Personnellement, en tant que vincentienne, je me sens identifiée à cet apostolat, non seulement à cause du service corporel de partage de la nourriture ou même du geste évangélique de partager la Parole, mais surtout grâce à la rencontre humanisante d’une amitié sincère née de cet espace. La relation avec nos amis vivant dans la rue n’est pas un simple apostolat/service ou une action sociale de solidarité, elle se transforme en un partage de la vie. Nos amis ont un nom, nous ne nous intéressons pas à leurs iniquités, à leurs erreurs ou à leur passé (ou présent tragique) ; nous nous intéressons à eux en tant que personnes, à leur dignité. En eux, nous trouvons Jésus-Christ et cet être humain rêvé par Dieu qui existe là, à l’intérieur.
Dans cet espace se cultive une Amitié très spéciale avec les personnes vivant dans la rue, basée sur le respect et la confiance, où nous nous connectons avec les personnes, leur âme, leurs besoins, leurs espoirs, leurs difficultés, leurs faiblesses, leur Humanité ; où notre âme, nos besoins, nos espoirs, nos difficultés, nos faiblesses et notre Humanité, trouvent en eux un écho.
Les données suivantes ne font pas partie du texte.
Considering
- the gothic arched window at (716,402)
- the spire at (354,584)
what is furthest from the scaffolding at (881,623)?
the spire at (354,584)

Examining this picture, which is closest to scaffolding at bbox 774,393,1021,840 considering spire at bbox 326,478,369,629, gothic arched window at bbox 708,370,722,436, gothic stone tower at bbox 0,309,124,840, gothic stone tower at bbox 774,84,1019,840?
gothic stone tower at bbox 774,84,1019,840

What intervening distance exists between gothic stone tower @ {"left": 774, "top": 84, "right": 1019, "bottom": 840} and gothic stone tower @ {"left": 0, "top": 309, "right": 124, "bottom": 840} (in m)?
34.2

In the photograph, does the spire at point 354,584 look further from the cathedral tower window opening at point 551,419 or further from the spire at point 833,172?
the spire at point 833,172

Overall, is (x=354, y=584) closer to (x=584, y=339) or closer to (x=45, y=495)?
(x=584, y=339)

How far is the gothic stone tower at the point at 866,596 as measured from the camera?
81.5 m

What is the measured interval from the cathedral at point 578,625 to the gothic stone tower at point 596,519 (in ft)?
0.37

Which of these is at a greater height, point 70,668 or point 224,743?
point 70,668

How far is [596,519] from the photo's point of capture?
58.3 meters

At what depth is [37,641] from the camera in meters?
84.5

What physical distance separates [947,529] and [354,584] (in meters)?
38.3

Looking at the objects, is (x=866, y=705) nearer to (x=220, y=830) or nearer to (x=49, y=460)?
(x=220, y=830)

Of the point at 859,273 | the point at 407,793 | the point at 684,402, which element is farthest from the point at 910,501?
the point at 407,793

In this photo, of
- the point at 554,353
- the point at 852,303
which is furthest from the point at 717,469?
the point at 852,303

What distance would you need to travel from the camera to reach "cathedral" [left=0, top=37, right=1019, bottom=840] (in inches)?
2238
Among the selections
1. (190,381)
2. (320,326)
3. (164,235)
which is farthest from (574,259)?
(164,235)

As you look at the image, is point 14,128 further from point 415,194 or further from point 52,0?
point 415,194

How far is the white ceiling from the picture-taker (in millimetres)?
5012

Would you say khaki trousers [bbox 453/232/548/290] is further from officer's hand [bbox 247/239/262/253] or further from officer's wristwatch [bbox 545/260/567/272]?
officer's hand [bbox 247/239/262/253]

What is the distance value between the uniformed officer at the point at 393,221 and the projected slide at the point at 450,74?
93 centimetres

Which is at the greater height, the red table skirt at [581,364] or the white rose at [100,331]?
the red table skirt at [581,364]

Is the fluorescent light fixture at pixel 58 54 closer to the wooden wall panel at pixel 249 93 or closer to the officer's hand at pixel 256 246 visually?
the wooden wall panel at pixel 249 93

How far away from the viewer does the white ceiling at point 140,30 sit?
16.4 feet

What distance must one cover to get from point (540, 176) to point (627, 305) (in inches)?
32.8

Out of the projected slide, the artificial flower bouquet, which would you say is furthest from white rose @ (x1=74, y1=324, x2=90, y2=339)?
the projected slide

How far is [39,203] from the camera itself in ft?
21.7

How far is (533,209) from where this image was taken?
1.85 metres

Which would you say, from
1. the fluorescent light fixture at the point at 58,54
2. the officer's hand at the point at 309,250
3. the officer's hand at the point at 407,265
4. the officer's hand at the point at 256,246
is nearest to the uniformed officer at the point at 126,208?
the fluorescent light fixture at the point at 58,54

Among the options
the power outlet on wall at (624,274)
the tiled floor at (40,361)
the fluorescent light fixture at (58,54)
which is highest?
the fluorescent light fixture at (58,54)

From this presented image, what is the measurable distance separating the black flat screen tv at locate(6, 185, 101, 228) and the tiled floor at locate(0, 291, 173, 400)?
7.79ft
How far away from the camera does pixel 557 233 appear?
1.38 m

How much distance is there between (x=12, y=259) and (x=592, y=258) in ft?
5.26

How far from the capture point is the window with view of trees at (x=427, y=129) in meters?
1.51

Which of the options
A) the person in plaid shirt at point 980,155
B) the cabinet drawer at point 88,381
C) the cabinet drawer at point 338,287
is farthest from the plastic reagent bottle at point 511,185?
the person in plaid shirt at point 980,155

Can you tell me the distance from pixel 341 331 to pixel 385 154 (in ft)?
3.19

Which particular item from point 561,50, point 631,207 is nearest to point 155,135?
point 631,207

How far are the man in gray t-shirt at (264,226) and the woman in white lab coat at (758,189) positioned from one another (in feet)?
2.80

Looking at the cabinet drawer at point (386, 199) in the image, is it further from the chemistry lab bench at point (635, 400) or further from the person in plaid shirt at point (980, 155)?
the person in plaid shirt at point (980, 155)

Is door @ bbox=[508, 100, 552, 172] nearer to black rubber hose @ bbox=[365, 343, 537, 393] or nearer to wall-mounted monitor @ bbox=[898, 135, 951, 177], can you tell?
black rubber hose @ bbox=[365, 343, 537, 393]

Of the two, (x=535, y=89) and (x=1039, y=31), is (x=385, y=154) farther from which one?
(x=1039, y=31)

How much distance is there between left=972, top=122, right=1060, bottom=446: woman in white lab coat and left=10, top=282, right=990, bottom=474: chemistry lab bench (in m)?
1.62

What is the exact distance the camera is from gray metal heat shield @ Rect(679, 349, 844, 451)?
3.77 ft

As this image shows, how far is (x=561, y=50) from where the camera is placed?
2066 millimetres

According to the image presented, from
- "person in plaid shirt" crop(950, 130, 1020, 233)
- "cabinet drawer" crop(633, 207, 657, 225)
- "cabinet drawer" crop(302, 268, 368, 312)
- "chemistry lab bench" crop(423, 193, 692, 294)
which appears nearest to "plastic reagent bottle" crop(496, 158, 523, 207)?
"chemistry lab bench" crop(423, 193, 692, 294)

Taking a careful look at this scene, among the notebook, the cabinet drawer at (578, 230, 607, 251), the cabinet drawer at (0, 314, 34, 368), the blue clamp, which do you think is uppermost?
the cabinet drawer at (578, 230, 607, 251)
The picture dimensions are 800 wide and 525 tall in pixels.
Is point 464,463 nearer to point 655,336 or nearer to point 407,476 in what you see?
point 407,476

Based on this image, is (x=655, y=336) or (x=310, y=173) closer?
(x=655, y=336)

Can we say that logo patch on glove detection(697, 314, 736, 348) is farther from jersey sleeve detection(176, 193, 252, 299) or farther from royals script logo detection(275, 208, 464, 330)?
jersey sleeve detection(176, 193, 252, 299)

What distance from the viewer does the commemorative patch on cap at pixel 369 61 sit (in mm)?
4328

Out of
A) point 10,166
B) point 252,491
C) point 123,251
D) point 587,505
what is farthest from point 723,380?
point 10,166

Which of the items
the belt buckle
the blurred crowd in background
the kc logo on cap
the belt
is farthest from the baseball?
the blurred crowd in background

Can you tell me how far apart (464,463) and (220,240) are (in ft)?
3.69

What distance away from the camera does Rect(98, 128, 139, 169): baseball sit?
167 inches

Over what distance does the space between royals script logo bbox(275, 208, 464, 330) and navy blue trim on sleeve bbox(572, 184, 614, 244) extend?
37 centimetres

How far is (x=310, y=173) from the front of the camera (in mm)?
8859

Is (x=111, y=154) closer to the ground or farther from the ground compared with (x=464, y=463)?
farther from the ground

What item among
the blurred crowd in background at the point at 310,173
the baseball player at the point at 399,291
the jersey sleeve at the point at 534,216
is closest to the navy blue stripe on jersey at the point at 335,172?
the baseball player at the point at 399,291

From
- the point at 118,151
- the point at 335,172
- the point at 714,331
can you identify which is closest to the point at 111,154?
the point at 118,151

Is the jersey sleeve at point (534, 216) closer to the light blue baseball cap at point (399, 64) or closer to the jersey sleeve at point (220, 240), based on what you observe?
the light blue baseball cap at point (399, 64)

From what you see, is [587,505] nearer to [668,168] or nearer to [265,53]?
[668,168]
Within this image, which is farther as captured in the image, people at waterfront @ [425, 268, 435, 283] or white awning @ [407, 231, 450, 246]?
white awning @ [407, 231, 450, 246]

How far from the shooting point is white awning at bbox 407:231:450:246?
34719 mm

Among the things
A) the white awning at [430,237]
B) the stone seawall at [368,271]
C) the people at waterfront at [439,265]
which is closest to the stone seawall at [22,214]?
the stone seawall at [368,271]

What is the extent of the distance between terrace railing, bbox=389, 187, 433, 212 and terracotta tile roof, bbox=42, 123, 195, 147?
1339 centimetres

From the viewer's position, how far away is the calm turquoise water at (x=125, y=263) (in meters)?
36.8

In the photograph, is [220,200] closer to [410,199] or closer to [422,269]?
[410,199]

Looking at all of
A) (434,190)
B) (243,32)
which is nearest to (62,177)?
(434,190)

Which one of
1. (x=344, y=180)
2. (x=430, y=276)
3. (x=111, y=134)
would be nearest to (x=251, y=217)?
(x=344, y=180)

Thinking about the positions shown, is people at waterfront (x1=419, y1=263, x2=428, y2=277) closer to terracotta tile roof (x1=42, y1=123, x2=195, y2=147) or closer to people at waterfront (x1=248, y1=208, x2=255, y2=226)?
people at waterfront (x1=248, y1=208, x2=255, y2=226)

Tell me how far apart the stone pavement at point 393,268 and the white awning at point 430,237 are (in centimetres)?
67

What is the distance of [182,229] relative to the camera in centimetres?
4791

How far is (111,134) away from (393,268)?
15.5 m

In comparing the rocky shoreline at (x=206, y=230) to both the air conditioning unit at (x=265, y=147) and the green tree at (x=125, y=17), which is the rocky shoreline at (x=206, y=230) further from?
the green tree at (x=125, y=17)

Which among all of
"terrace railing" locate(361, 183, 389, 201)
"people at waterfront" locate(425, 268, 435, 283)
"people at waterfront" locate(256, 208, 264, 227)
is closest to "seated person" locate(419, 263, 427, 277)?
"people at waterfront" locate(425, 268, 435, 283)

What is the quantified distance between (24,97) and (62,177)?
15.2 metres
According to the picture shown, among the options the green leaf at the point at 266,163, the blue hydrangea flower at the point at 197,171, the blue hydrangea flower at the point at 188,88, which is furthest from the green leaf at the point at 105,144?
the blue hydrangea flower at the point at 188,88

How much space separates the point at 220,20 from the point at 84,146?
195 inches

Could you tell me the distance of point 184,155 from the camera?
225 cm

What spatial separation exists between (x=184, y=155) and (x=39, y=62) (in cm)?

Une amitié très spéciale où l’équité existe ; où nous sommes tous égaux ; où il n’y a pas de discrimination en raison de la race, de la nationalité, des conditions physiques, économiques, politiques, religieuses ou idéologiques ; où il n’y a pas de préjugés vis-à-vis de ceux qui sont dépendants, prostitués ou voleurs ; où l’être humain est encouragé et sa dignité reconnue dans l’amour et la Miséricorde que Dieu nous donne chaque jour.
Combien d’histoires entendues, combien de vies marquées par des événements tragiques, beaucoup de misère de toutes sortes – mais, qui échappe à la misère humaine ? – et, même en eux, il y a de la vitalité, de l’espoir, de la joie et de l’AMOUR, beaucoup d’amour à donner et à recevoir.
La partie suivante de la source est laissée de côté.